多様な入力形式に対応し、構造化されていないデータを構造化する

 2022年11月のチャットGPTのサービス開始以降、生成AI(人工知能)はメディアや企業経営者の最大の関心事の一つとなった。生成AIが持つ可能性への期待感の一方、個人情報の漏洩など生成AIのリスクについても論じられ、欧州の一部の国では全面的に活用を禁止にするなどの動きも出ている。

 日本においても、2023年2月にパナソニックコネクトが国内1万2500人の全従業員が使用できるチャットGPTベースの環境「ConnectGPT」導入を公表し、4月には全社版の「PX-AI」をパナソニックグループの国内全従業員に向けて展開したことを発表した。これ以外にもさまざまな業界での導入のニュースが相次いでおり、多くの企業経営者にとって、生成AI活用の検討は避けて通れない経営アジェンダの一つとなっている。

 今後の動向については現時点で不透明な部分もあるが、もはや企業が「生成AIを取り入れるか否か」を論じる時期は過ぎ、「どのように向き合い、どのように活用していくか」を検討していく段階に入ったといえる。

 2023年2月にベイン・アンド・カンパニーとオープンAIが共同で戦略的パートナーシップを発表して以降、国内外600社を超える企業からベインに問い合わせがある。現在、各社と生成AI活用についての議論を通じて、生成AIがもたらす各業界の新たな形や、企業としての活用機会であるユースケースの開発、生成AIを正しく活用するための組織のあり方について検討を進めている。

 生成AIのもたらすメリットや、そのリスクについては、すでに多くの論考が存在するが、本稿では特に企業経営に対する影響と、自社に導入するうえで検討すべき事項について、先行事例も参照しながら3回にわたる連載を通じて論じていきたい。

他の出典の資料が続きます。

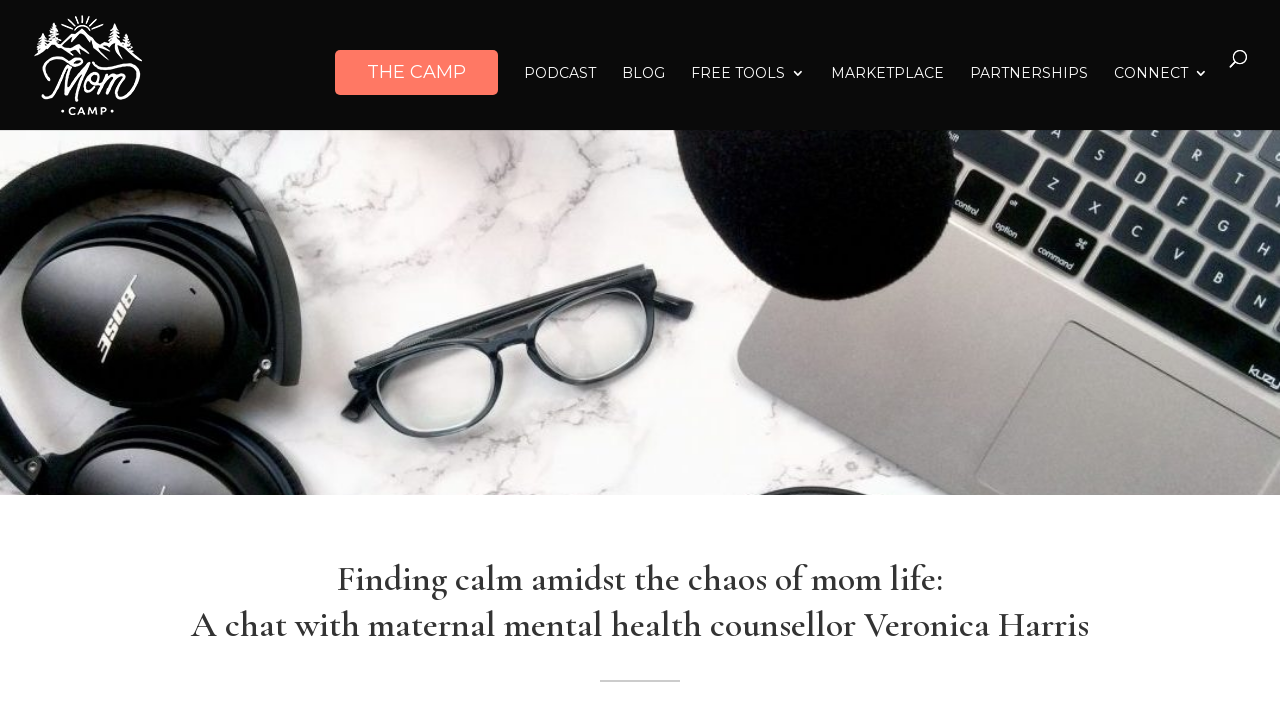

--- FILE ---
content_type: text/html; charset=utf-8
request_url: https://www.google.com/recaptcha/api2/aframe
body_size: 269
content:
<!DOCTYPE HTML><html><head><meta http-equiv="content-type" content="text/html; charset=UTF-8"></head><body><script nonce="O5gXqAK3ezKBMOCwPdE5Eg">/** Anti-fraud and anti-abuse applications only. See google.com/recaptcha */ try{var clients={'sodar':'https://pagead2.googlesyndication.com/pagead/sodar?'};window.addEventListener("message",function(a){try{if(a.source===window.parent){var b=JSON.parse(a.data);var c=clients[b['id']];if(c){var d=document.createElement('img');d.src=c+b['params']+'&rc='+(localStorage.getItem("rc::a")?sessionStorage.getItem("rc::b"):"");window.document.body.appendChild(d);sessionStorage.setItem("rc::e",parseInt(sessionStorage.getItem("rc::e")||0)+1);localStorage.setItem("rc::h",'1769103297213');}}}catch(b){}});window.parent.postMessage("_grecaptcha_ready", "*");}catch(b){}</script></body></html>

 初回となる本稿では、チャットGPTをはじめとする生成AIが企業経営にどのような影響をもたらすのかを概観したうえで、第2回では導入企業の活用事例を紹介し、最終回となる第3回では、各企業が導入、活用に向けて留意すべき点について解説する。

生成AIの革新性

 生成AIは、1970年代のPCや1990年代のインターネット、2000年代のスマートフォンの登場といった技術革新を上回る破壊的創造をもたらす可能性を秘めている。あらゆる業界のルールを根底からつくり変える「ゲームチェンジャー」となりうるテクノロジーといっても過言ではない。生成AIは、従来のAIと何が異なり革新的なのか。なぜ世界的に注目を集めているのかについて、あらためて簡単におさらいをしておく。

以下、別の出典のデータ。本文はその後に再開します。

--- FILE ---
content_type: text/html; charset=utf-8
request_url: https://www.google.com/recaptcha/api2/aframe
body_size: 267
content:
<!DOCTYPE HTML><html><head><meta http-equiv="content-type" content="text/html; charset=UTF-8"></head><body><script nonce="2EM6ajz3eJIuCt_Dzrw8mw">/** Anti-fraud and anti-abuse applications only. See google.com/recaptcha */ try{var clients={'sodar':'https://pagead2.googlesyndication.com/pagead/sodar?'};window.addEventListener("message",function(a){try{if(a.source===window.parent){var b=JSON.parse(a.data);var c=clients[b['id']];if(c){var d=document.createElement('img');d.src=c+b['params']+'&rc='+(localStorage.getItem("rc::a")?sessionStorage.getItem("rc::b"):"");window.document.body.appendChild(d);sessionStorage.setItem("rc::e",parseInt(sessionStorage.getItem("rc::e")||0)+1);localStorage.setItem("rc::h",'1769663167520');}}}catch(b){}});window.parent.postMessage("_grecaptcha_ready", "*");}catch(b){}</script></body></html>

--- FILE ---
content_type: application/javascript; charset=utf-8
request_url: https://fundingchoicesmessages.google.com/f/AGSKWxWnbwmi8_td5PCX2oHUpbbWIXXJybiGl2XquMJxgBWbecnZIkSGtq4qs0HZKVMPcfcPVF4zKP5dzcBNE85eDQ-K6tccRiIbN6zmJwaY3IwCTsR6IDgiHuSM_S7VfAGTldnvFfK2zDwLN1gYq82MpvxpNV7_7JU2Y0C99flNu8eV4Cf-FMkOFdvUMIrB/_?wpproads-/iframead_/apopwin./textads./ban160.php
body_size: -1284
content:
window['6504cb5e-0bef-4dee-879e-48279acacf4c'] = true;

 AIの歴史を振り返ると、60年から70年前までに遡ることになるが、特に過去5年間で大きな革新を遂げた。それは、コンピュータの演算処理性能の急激な向上と、コストの低下による。エヌビディアの報告によると、AIモデルが取り扱えるパラメータ数は、2018年の1億から毎年10倍に近いペースで拡大しており、2022年には数千億に達している。また、エコノミストの報道によると、AIモデルの文章認識や画像認識といった特定領域に関する相対的パフォーマンスは、2015年には人間を超えてなお更なる進化を続けている。

 では、2011年にサービスを開始したIBMのワトソン(Watson)などの従来のAIモデルと、OpenAI (オープンAI)のGPTに代表される生成AIとの違いは何か。それは、従来のAIモデルが、ルールに基づくモデルとして分析、予測、分類、翻訳といった特定の目的での使用を前提に設計されているのに対し、新たな生成AIは、自然言語への理解に基づく汎用的な用途に向けて設計されている点が挙げられる。

 従来のAIモデルでは、性能を規定するパラメータ数の限界もあり、インターネット上に存在するデータのごく一部、およそ1億~3億語を学習データとして利用し、パラメータ数も限られていたのに対し、最新の生成AIでは、インターネット上に存在する無数の情報を学習データとし、多数のパラメータを活用したものとなっている。

 また、限られた言語に基づいている従来のAIモデルに対し、生成AIは基本的に複数言語を対象としており、GPT-4は実に100言語に対応している。従来のモデルでは特定のタスクに対応するためには追加で1万種類以上の教師データによる学習が必要であったのに対し、無数のパラメータを活用して学習済みの生成AIでは、通常100未満の少ない教師データで効率的な学習が可能となり、かつ専門的なタスクへの対応も可能となった。